Selected excerpt
+-------+
Let's say a job calls for 30 man hours per a labor unit estimate. Assuming it would take 30 hours for one man. Now if there were to be three men, two of them with same capabilities and one slightly less. Slightly less meaning lifting, climbing, etc.
Would the hours to complete the job with three men be 1/3 of the hours vs one man?

Or would it be somewhere between 1/3 and 1/2?

Edit: The last question would also assume the two could do it in half the time. Would that be correct or would that be slightly more than half?

It depends on what they are doing. If the job is to finish out receptacles (wire device, stuff in box, put on cover), there and you have N people do it, the total person hours are likely to be the same no matter what N is. So clock time is 30/N.

If you are replacing ballasts in luminaires mounted 10 feet from the ground using step ladders, have a ground person will speed the job and lessen the wear and tear on the ladder people, so 3N is likely to be better that N, provided the ground person can keep up with the two ladder persons. Clock time might be (guessing) 30/2.3 or better.

If your are hanging 4in. RMC and pulling big copper once again off ladders. Clock time: two people can probably hang 4" more than twice as fast as one. Having a third person getting the parts while you leapfrog a ladder will cut the time even more. Clock time might be 30/2.7.

If I were going to estimate a lot of this, I'd time some of it. (All assumes motivated workers, not ones dogging the job).
 

Little Bill

Moderator
Staff member
Location
Tennessee NEC:2017
Occupation
Semi-Retired Electrician
It depends on what they are doing. If the job is to finish out receptacles (wire device, stuff in box, put on cover), there and you have N people do it, the total person hours are likely to be the same no matter what N is. So clock time is 30/N.

If you are replacing ballasts in luminaires mounted 10 feet from the ground using step ladders, have a ground person will speed the job and lessen the wear and tear on the ladder people, so 3N is likely to be better that N, provided the ground person can keep up with the two ladder persons. Clock time might be (guessing) 30/2.3 or better.

If your are hanging 4in. RMC and pulling big copper once again off ladders. Clock time: two people can probably hang 4" more than twice as fast as one. Having a third person getting the parts while you leapfrog a ladder will cut the time even more. Clock time might be 30/2.7.

If I were going to estimate a lot of this, I'd time some of it. (All assumes motivated workers, not ones dogging the job).
+-------+
Your tasks
- 1) Name every kind of electrical job that the thread on crew size and labor hours uses as an example.
- 2) In the thread on crew size and labor hours, what does the reply say all of its estimates assume?
- 3) Continue the thread on crew size and labor hours from its last sentence.
The rows that follow come from a separate source and have no connection to the thread on crew size and labor hours.

Rows
+-------+
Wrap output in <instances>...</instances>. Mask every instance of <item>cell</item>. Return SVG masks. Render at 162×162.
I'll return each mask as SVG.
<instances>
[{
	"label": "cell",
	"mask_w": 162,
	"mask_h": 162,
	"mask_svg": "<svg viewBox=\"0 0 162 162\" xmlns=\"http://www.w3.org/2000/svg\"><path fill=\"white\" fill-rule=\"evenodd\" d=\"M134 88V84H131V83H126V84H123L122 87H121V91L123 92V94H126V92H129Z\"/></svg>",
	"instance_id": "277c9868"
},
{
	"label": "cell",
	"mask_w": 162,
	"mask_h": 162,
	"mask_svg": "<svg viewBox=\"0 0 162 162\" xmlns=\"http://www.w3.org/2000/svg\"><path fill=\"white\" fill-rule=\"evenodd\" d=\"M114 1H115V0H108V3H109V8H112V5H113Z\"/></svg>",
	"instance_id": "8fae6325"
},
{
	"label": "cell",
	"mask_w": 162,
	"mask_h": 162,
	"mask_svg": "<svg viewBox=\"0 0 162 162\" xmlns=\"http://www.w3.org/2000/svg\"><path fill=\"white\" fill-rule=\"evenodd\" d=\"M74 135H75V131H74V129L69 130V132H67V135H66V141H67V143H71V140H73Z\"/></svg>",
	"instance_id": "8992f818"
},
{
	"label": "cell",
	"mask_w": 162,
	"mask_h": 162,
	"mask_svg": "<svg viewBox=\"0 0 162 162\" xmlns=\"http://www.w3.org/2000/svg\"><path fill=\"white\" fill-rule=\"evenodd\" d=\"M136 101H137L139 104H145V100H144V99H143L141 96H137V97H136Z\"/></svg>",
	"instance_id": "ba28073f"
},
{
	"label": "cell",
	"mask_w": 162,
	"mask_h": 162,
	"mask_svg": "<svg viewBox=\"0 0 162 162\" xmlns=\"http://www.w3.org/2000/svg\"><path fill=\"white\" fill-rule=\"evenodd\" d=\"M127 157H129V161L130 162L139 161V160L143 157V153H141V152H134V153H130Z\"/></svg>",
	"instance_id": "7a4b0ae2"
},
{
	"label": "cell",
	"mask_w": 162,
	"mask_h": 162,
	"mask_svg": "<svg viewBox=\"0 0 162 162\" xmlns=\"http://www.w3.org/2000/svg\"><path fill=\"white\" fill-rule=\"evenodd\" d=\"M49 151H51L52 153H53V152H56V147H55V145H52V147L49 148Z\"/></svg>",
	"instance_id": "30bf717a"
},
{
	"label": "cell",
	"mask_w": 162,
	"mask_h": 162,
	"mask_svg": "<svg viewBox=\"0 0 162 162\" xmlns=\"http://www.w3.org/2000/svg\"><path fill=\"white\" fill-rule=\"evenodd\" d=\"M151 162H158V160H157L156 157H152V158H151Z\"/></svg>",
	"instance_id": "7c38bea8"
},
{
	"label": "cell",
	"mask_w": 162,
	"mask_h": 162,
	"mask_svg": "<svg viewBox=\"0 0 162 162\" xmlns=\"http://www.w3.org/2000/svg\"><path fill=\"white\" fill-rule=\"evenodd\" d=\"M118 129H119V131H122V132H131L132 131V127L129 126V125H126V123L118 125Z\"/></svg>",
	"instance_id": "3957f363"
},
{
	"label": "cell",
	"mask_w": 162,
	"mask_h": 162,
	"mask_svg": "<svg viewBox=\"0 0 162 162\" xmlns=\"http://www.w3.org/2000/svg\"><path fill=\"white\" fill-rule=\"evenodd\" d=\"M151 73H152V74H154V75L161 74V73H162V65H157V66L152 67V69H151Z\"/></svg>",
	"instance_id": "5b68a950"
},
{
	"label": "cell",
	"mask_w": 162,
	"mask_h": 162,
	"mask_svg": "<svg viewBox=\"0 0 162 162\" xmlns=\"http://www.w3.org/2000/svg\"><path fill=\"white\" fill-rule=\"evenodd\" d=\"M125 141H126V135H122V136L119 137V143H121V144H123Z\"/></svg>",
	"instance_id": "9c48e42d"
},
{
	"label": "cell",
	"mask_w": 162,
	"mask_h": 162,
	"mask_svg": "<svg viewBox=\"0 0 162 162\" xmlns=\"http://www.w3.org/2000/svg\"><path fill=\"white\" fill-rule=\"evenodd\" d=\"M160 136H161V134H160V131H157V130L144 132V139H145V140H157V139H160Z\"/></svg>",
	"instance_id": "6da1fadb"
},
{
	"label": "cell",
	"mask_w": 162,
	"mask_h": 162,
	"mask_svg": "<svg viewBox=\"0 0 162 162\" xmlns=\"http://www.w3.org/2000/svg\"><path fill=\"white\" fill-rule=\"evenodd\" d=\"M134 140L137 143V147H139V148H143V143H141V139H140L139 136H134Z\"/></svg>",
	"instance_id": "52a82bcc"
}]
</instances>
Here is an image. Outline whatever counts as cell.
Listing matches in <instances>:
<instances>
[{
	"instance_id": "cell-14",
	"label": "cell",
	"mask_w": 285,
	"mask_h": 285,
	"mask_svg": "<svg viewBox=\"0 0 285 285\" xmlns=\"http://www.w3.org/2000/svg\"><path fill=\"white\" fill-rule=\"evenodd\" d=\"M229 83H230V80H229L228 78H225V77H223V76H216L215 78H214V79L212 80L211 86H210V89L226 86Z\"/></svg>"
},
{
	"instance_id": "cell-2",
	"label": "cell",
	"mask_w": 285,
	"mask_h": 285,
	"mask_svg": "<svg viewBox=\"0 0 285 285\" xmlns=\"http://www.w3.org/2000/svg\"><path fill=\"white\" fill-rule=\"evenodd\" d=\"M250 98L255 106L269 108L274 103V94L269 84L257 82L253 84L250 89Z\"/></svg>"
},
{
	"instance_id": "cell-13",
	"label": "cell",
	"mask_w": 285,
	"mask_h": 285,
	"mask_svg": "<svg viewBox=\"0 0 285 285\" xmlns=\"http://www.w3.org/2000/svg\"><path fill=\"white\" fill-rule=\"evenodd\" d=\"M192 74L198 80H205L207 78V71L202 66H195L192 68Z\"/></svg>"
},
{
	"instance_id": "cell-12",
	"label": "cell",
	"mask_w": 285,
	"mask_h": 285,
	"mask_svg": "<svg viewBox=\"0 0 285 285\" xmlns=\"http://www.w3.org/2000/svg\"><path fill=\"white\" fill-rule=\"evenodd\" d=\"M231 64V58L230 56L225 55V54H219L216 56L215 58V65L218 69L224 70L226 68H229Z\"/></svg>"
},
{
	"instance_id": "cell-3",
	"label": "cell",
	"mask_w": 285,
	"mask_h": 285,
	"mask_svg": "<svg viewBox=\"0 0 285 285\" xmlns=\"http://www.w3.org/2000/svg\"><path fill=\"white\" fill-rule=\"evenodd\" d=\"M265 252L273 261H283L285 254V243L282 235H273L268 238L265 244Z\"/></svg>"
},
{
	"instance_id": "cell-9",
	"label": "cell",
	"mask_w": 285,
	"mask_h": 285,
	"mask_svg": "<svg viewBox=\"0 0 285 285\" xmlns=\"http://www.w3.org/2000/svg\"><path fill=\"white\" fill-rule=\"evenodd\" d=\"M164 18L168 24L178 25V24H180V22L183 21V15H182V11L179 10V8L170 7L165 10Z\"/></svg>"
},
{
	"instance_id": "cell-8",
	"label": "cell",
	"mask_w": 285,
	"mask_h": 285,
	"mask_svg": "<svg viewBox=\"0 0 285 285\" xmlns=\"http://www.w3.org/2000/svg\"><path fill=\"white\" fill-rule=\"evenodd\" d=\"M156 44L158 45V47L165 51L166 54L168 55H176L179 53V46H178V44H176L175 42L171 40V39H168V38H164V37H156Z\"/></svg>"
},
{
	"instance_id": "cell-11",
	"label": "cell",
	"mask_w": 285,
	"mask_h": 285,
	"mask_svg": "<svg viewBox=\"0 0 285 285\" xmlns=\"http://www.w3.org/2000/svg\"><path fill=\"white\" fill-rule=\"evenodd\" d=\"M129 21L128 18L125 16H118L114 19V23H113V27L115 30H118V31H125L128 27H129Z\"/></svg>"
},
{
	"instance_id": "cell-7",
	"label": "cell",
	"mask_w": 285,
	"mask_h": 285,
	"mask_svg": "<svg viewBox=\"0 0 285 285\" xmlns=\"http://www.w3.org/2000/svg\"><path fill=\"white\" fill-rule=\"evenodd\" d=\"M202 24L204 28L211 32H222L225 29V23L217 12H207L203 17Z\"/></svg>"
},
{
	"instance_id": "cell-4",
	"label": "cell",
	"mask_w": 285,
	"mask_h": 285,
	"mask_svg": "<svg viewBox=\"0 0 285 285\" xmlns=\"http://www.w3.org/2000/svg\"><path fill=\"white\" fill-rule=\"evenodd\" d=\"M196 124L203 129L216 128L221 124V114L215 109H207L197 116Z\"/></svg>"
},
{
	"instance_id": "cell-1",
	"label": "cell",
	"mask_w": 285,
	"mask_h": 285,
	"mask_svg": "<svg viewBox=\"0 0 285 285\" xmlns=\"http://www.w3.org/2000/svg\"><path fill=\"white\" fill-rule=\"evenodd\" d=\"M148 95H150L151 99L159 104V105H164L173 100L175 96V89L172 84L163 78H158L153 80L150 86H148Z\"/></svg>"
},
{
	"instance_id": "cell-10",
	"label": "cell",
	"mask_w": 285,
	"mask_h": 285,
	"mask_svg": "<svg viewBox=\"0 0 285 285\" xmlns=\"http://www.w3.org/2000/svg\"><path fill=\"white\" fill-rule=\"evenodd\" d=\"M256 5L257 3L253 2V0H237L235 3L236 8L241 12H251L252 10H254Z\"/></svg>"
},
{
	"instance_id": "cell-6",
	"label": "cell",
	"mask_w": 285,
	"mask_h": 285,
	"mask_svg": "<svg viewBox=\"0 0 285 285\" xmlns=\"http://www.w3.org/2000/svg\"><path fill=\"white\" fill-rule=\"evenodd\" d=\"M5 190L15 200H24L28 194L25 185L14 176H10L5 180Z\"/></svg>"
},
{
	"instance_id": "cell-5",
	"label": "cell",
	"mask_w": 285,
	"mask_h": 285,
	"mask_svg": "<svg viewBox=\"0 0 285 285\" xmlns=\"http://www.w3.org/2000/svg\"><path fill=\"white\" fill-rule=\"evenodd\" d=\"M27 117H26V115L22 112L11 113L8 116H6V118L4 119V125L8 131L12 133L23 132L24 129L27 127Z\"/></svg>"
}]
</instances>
+-------+
Answers to the problems
- 1) Finishing out receptacles (wiring the device, stuffing it in the box, putting on the cover); replacing ballasts in luminaires mounted 10 feet from the ground using step ladders; hanging 4in. RMC and pulling big copper off ladders.

- 2) They assume motivated workers, not ones dogging the job.

- 3)
A great deal of the job will be hanging conduit off of ladders. Which I know two will be better than one. I just don't know that a 3rd person could be kept busy enough to make a great deal of difference in the total hours.

Just so I'm clear, I understand what man hours are. I'm just trying to figure total job time for estimating purposes involving more than one man.
 

kwired

Electron manager
Location
NE Nebraska
I agree that it depends on the tasks to be performed.

Sending out 4 guys to replace one receptacle isn't going to be done in 1/4 the time it takes one to do it, and may even take longer then if just one did it.

Sending out 4 guys to hand dig a trench is likely going to go nearly four times faster then just one person doing it though.
 

J.P.

Senior Member
Location
United States
Two guys on ladder hanging pipe?

Having a guy on the ground would help a lot. Handing stuff up, re-handing it after you drop it:)

I will have a ground guy when I am on a lift, he can keep bust in the area usually, but it sure is handy when I need something.


Is there anyway you could hang the pipe from a lift or even a baker scaffold with wheels.

Ladders are the slowest thing I can think of to work from.
 

keith gigabyte

Senior Member
I used to run small industrial jobs
.4 guys one month and smaller jobs. I was never able to say 1 guy 8 hrs same as 8 guys 1. Hour. Remember can't do this till that is finished.. No wire till raceway is done..etc. Yes jobs go faster with more guys but my experience shows its never a one for one trade off
 

Little Bill

Moderator
Staff member
Location
Tennessee NEC:2017
Occupation
Semi-Retired Electrician
Two guys on ladder hanging pipe?

Having a guy on the ground would help a lot. Handing stuff up, re-handing it after you drop it:)

I will have a ground guy when I am on a lift, he can keep bust in the area usually, but it sure is handy when I need something.


Is there anyway you could hang the pipe from a lift or even a baker scaffold with wheels.

Ladders are the slowest thing I can think of to work from.

No, there are too many obstacles in the way to use a lift or rolling scaffold. Some things can be moved, but most can't.